WebMD (WBMD), of which the fund is a top-10 shareholder, also capitalizes on users who are shifting their searches to the Web, but instead with a health-related focus. The health care industry spends billions of dollars each year trying to reach physicians and consumers, but only 2% of that is online, Lippert says.
As the pharmaceutical industry struggles to connect with physicians through traditional forums, Lippert sees further growth potential in an online strategy. Even in this economic climate, he notes that the company expects to significantly increase advertising revenue this year.
Another area where Lippert sees continued growth is the wireless and wireless data worlds. "No one wants to buy a phone that's not a smartphone anymore," he says.
So he invests in companies that provide the core infrastructure that's required to deliver bandwidth. He calls it a very boring but critical business and expects sustained demand for tower space.
Two of his top holdings fall in this category: SBA Communications (SBAC), which is up more than 50% this year, and American Tower (AMT) are both wireless infrastructure companies. Lippert says their businesses don't have a lot of risk, and they have high lease renewal rates.
"They're very steady businesses, the kind of thing that banks are going to want to lend to when they start lending again," he says.
Also a focus for Lippert is enterprise applications and software, which he says has changed the way content is delivered.
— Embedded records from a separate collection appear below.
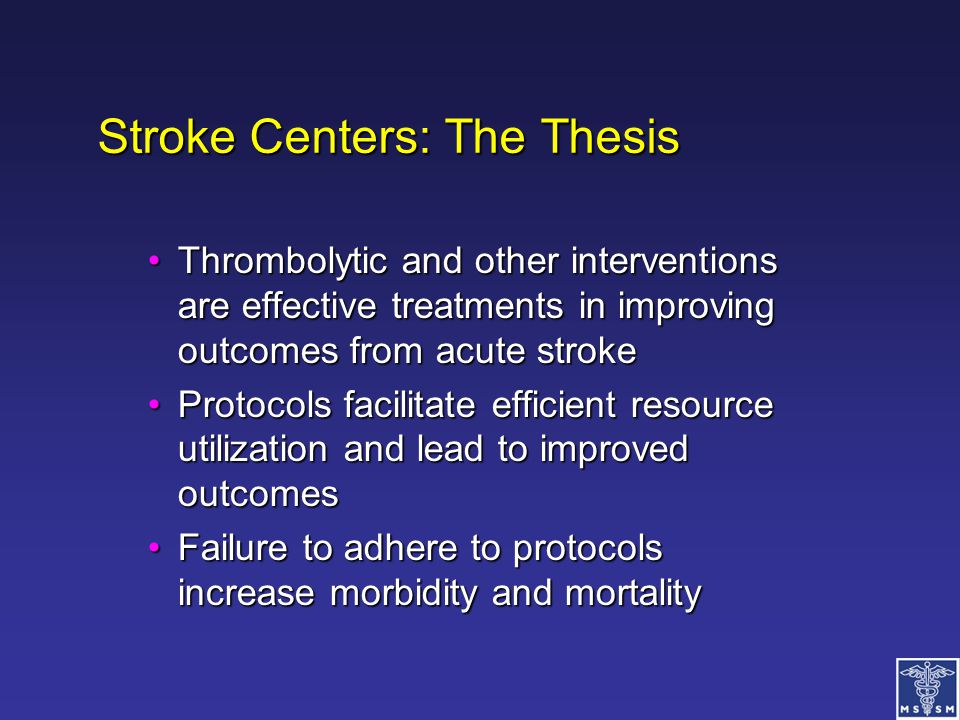 Stroke Centers: The Thesis Thrombolytic and other interventions are effective treatments in improving outcomes from acute strokeThrombolytic and other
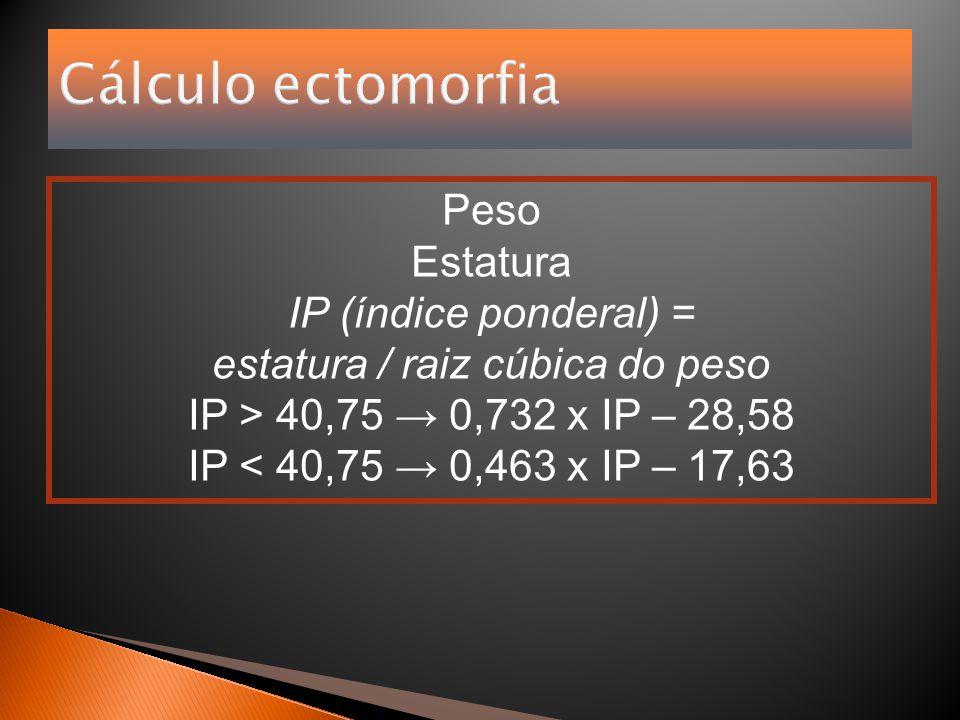 Cálculo ectomorfia Peso Estatura IP (índice ponderal) = estatura / raiz cúbica do peso IP > 40,75 → 0,732 x IP – 28,58 IP < 40,75 → 0,463 x IP – 17,63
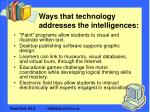 ways that technology addresses the intelligences10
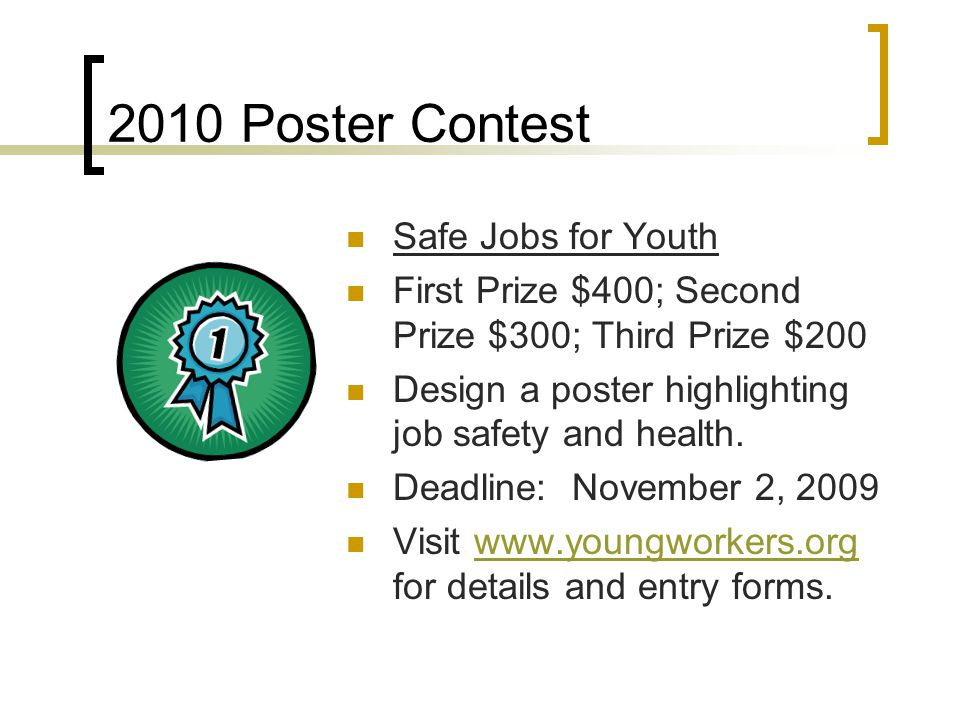 2010 Poster Contest Safe Jobs for Youth First Prize $400; Second Prize $300; Third Prize $200 Design a poster highlighting job safety and health.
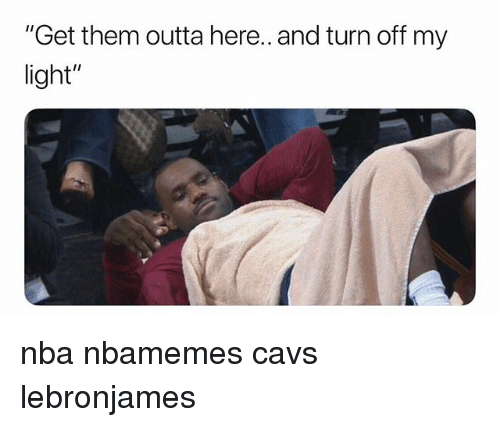 "Basketball, Cavs, and Nba: ""Get them outta here.. and turn off my  light"" nba nbamemes cavs lebronjames"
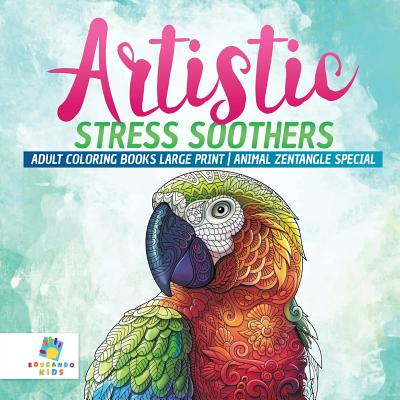 Artistic Stress Soothers - Adult Coloring Books Large Print - Animal Zentangle Special Cover Image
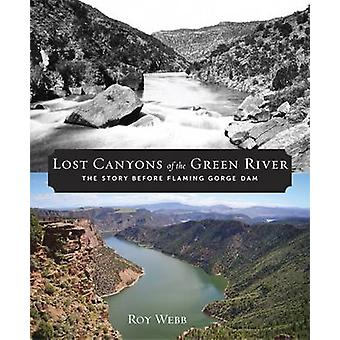 Verloren van de ravijnen van de rivier de groen - het verhaal vóór Flaming Gorge Dam b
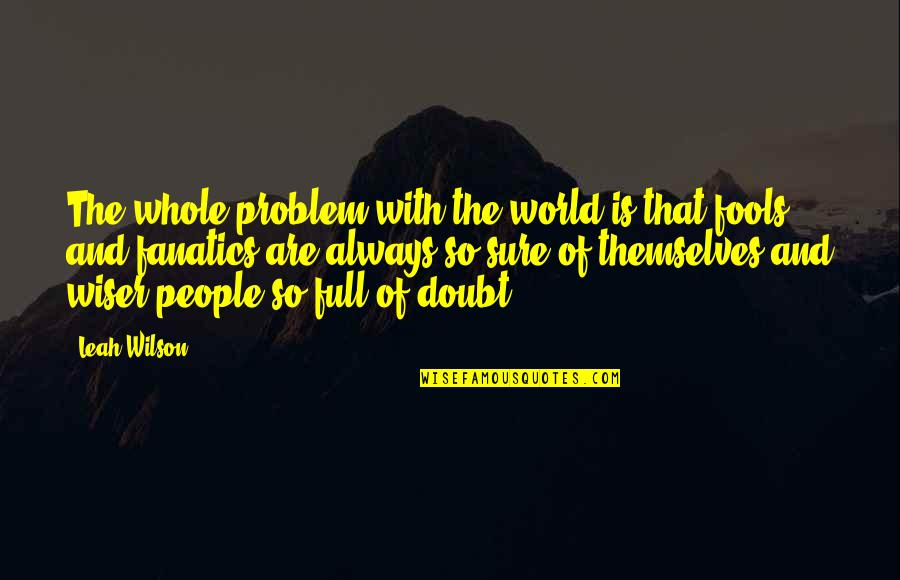 Fools And Fanatics Quotes By Leah Wilson: The whole problem with the world is that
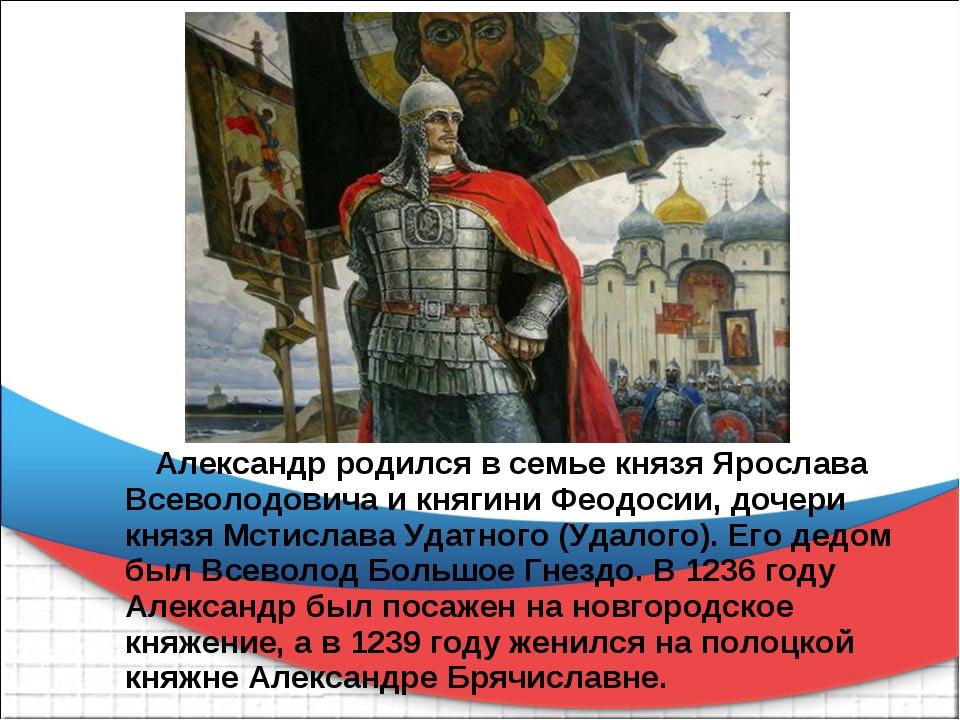 Александр родился в семье князя Ярослава Всеволодовича и княгини Феодосии, д...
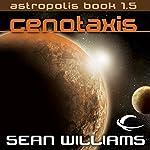 Cenotaxis: Astropolis Book 1.5 | Sean Williams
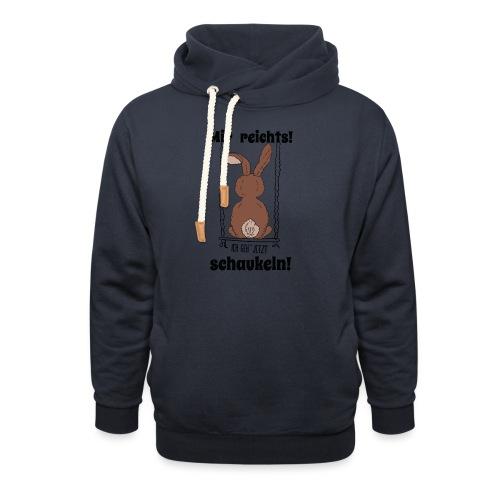 Mir reichts ich geh jetzt schaukeln Hase Kaninchen - Unisex Schalkragen Hoodie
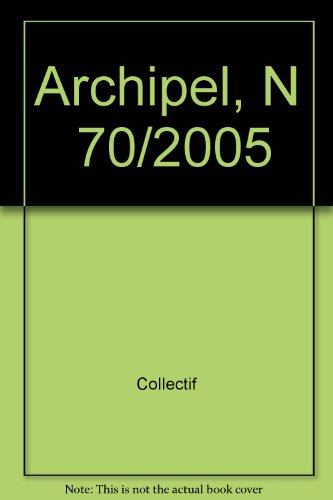 Archipel 70, Etudes interdisciplinaires sur le monde: Andree Feillard, Remy
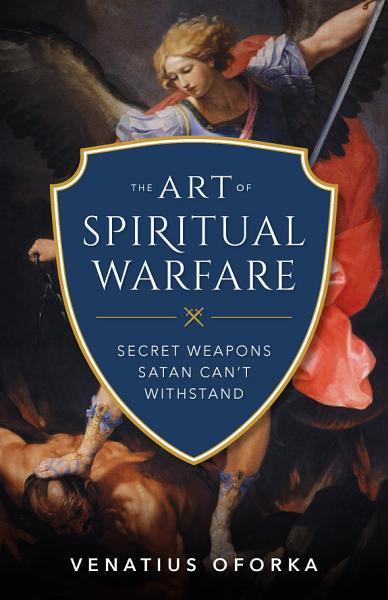 Download The Art of Spiritual Warfare Book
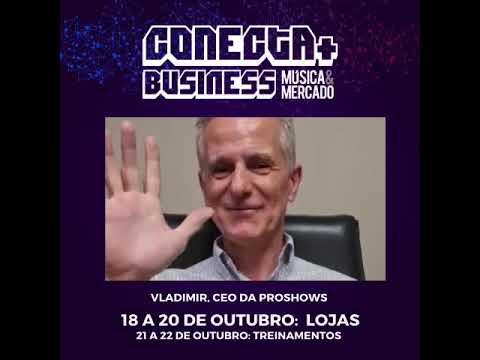 Vladimir, da Proshows, convida você para a Conecta+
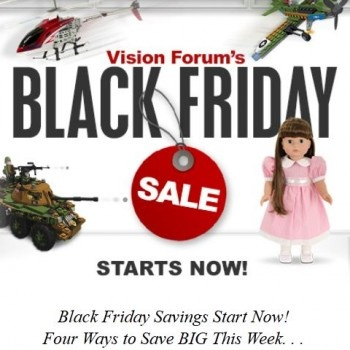 Vision Forum's Black Friday Sale Starts Now!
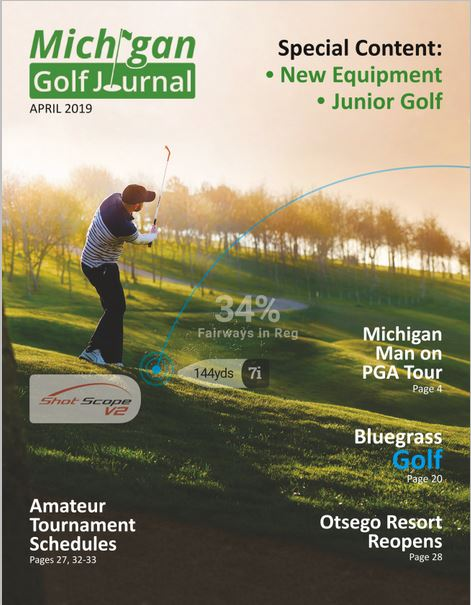 Click her to go to Michigan Golf Journal for April 2019 Issue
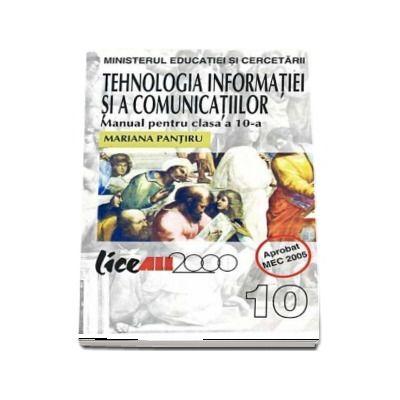 Tehnologia infomatiei si a comunicatiilor. Manual pentru clasa a 10-a, toate filierele - Mariana Pantiru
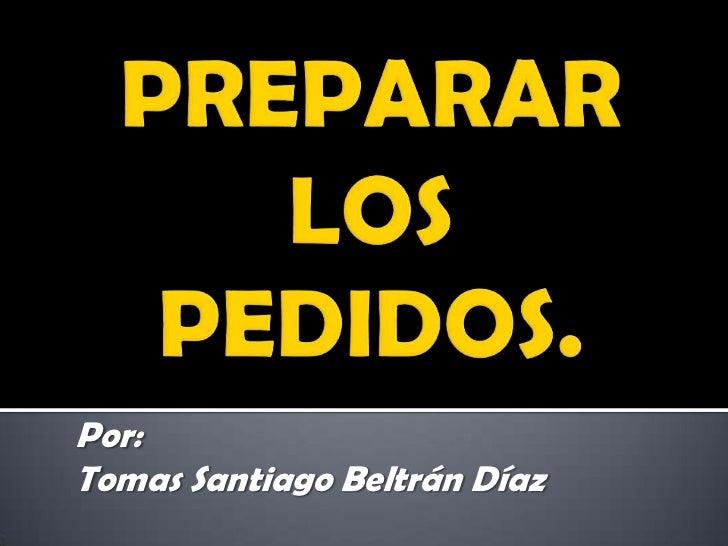 PREPARAR LOS PEDIDOS.<br />Por:<br />Tomas Santiago Beltrán Díaz <br />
This includes cloud computing, in which resources like software can be accessed over the Internet.
Right now he's a big fan of Concur Technologies (CNQR), which is an online corporate travel and expense management software company. As you book a trip, it automatically creates an expense report. Lippert believes it's extremely innovative and is the only company of its kind out there today both booking and expense reports on the same platform.
Lippert's fund also holds several companies with hybrid business models that combine software, proprietary data and analytics. IHS (IHS), which provides technical information for industries like energy, has proprietary data going back hundreds of years. At one time databases would need to be updated with software on a regular basis, but now these companies constantly provide updated information automatically via the Web.
Equinix (EQIX), his largest holding, combines all the themes he likes. It provides data centers, which connect and protect data for businesses. Last year the company raised its financial guidance six times and expects to see revenue increase more than 20% in 2009. It's a capital-intensive business, but Lippert likes that it's able to finance all its growth internally and generate 30% to 40% internal rates of return on their facilities.
Even in this economic climate, Lippert still believes there are gems like Equinix in the tech sector.